Enabling public-private collaboration at the speed and scale necessary to defend critical infrastructure and essential services; and,
Defending and modernizing Federal networks and updating Federal incident response policy
2. Disrupt and dismantle threat actors. This pillar seeks to prevent malicious actors from mounting cyber campaigns that threaten the nation’s security or public safety, including by:
Strategically employing all tools of national power to disrupt adversaries.
Engaging the private sector in disruption activities through scalable mechanisms; and,
Addressing the ransomware threat through a comprehensive Federal approach and in lockstep with international partners.
3. Shape market forces to drive security and resilience. This pillar is aimed at shifting responsibility for cybersecurity to entities that are the best positioned to mitigate risk, and at redirecting the consequences of poor cybersecurity away from the most vulnerable, including by:
Promoting privacy and the security of personal data.
Shifting liability for software products and services to promote secure development practices; and,
Ensuring that Federal grant programs promote investments in new infrastructure that are secure and resilient.
4. Invest in a resilient future. This pillar primarily addresses public sector calls to action aimed at enhancing the U.S. public and private sector cybersecurity posture, including by:
Reducing systemic technical vulnerabilities in the foundation of the Internet and across the digital ecosystem while making it more resilient against transnational digital repression.

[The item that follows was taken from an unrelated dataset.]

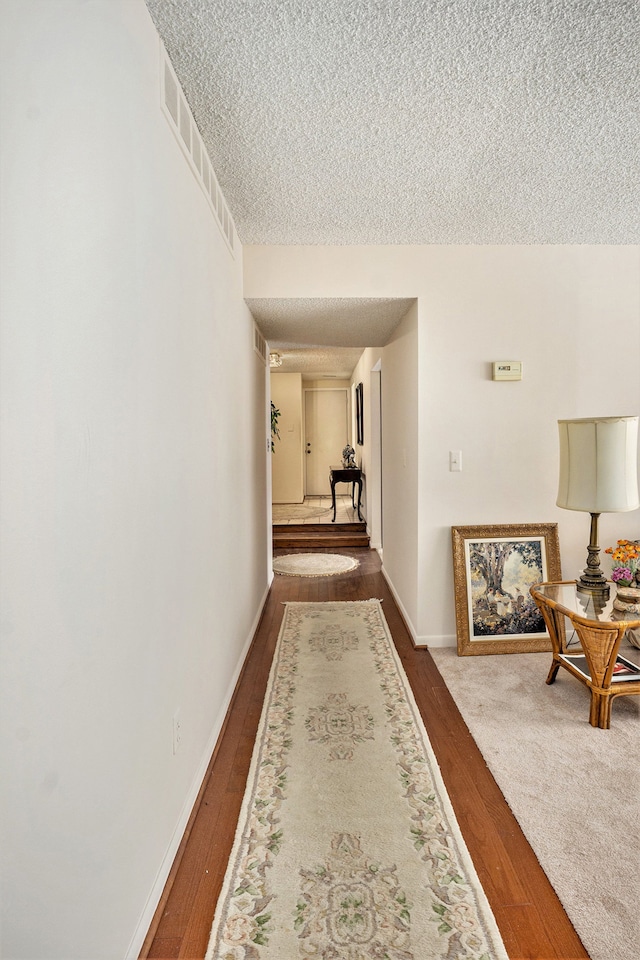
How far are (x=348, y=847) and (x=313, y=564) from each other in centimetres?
393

Prioritizing cybersecurity R&D for next-generation technologies such as postquantum encryption, digital identity solutions, and clean energy infrastructure; and,
Developing a diverse and robust national cyber workforce
5. Forge international partnerships to pursue shared goals. This pillar provides that the U.S. will develop best practices in coordination with U.S. allies and partners to “shift supply chains to flow through partner countries and trusted vendors.”, including by:
Leveraging international coalitions and partnerships among like-minded nations to counter threats to the digital ecosystem through joint preparedness, response, and cost imposition.

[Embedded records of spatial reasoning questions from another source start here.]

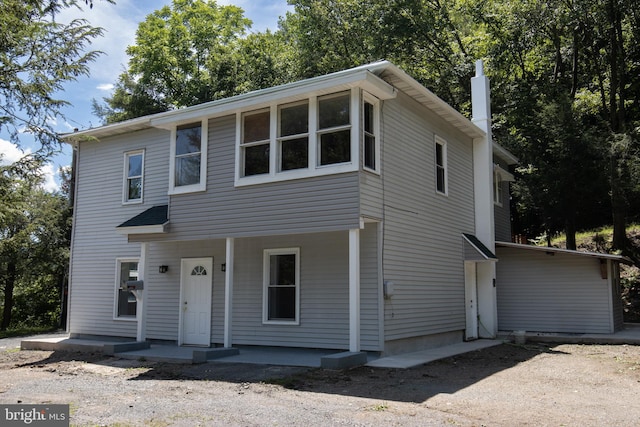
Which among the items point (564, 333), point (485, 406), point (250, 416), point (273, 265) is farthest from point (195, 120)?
point (564, 333)

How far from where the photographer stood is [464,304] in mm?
14617

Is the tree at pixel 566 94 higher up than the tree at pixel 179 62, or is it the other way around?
the tree at pixel 179 62

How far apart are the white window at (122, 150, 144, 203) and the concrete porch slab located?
8327 millimetres

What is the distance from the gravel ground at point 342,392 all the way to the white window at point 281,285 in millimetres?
2167

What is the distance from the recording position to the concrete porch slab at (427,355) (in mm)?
9719

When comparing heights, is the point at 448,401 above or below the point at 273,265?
below

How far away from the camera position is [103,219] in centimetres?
1527

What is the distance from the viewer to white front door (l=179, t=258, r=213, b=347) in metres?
13.1

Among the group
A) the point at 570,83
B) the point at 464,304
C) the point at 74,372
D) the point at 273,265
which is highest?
the point at 570,83

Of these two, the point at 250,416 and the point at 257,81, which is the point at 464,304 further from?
the point at 257,81

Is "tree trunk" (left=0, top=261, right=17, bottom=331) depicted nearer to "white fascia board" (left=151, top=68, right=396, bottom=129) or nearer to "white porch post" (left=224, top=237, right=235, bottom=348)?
"white fascia board" (left=151, top=68, right=396, bottom=129)

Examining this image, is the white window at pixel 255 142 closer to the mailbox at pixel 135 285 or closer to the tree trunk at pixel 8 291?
the mailbox at pixel 135 285

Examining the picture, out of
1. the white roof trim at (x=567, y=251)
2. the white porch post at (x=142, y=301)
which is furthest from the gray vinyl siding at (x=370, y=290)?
the white roof trim at (x=567, y=251)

Increasing the capacity of the partners to defend themselves against cyber threats, both in peacetime and in crisis; and,
Working with allies and partners to make secure, reliable, and trustworthy global supply chains for information and communications technology and operational technology products and services.
The Cybersecurity strategy emphasizes the protection against critical infrastructure elements such as water, electrical, transportation, and other essential services, and places more burdens on larger software companies on ensuring their solutions meet the industry practices for secure software development. Open-source software, presumably, remains unimpacted.
There will likely be public fundings or grants available to support the development of the next cybersecurity solutions and cyber-aware workforce. Unfortunately this tune has been played for at least seven years, and cybersecurity workforce still remains inadequate.
The United States has long collaborated with its cybersecurity partners in the take of international ransomware gangs. It would be interesting to see what additional collaboration in terms of execution, tools and prosecution.
The Biden administration’s National Cybersecurity Strategy puts forth an ambitious vision for U.S. cybersecurity—one to be attained by the end of the decade. To achieve a more cyber-secure future, the administration seeks to realign roles and responsibilities to those entities in the best position to secure systems and software and to promote incentives for investment in cybersecurity over the long term.
Private sector organizations are well-advised to begin assessing the impact of the Strategy on their business, especially as the Strategy implementation aims to focus on accountability mechanisms and shifting liability. In the short term, companies providing software products and services into the U.S. market may wish to evaluate how the Administration’s focus on liability-shifting may impact their development lifecycle, contracting strategy, and overall cyber risk management processes.
In presenting this aggressive strategy, the Biden administration has set a high bar for cybersecurity that will be hard for future administrations to ignore. It has also put Congress on notice for where it will need to act.